B. The Agreement is hereby amended by deleting all references to the
name of "Vanstar Federal, Inc." in their entirety and substituting, in lieu
thereof, the name of "Vanstar Government Systems, Inc.".
C. The Agreement is hereby amended by deleting all references to the
defined name of "VFI" in their entirety and substituting, in lieu thereof, the
defined name of "VGS".
Section 3. Representations and Warranties. Each Borrower makes to IBM Credit
the following representations and warranties all of which are material and are
made to induce IBM Credit to enter into this Amendment.
Section 3.1 Accuracy and Completeness of Warranties and Representations. All
representations made by Borrowers in the Agreement were true and accurate and
complete in every respect as of the date made, and, as amended by this
Amendment, all representations made by Borrowers in the Agreement are true,
accurate and complete in every material respect as of the date hereof, and do
not fail to disclose any material fact necessary to make the representations
not misleading.
Section 3.2 Violation of Other Agreements. The execution and delivery of this
Amendment and the performance and observance of the covenants to be performed
and observed hereunder do not violate or cause either Borrower not to be in
compliance with the terms of any agreement to which such Borrower is a party.

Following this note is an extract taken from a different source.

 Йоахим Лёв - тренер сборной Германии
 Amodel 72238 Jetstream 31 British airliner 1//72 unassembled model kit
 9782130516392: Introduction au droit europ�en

Section 3.3 Litigation. There is no litigation, proceeding, investigation or
labor dispute pending or threatened against either Borrower, which if adversely
determined, would materially adversely affect the ability of Borrowers to
perform their obligations under the Agreement and the other documents,
instruments and agreements executed in connection therewith or pursuant hereto.
Section 3.4 Enforceability of Amendment. This Amendment has been duly
authorized, executed and delivered by Borrowers and is enforceable against
Borrowers in accordance with its terms.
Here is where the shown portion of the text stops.